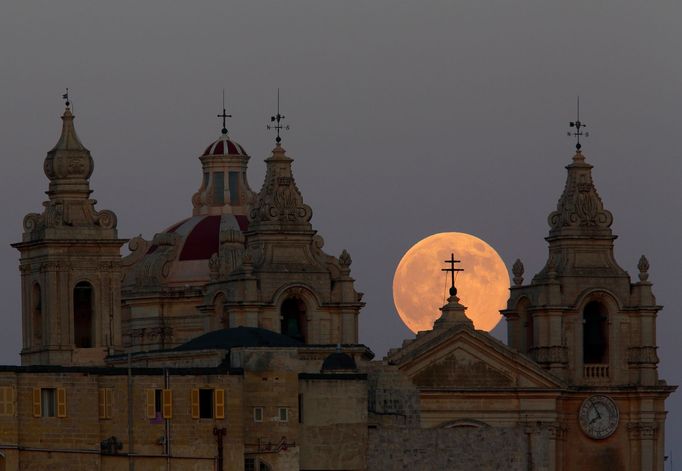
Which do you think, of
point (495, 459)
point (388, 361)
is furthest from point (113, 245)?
point (495, 459)

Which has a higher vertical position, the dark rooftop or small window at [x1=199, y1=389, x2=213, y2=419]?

To be done:
Restate the whole listing above exactly, please, omitting every image.

Answer to this problem:
Which do you think, of
point (495, 459)
point (388, 361)
is furthest from point (113, 245)?
point (495, 459)

Which has a higher vertical position, the dark rooftop or small window at [x1=199, y1=389, x2=213, y2=419]?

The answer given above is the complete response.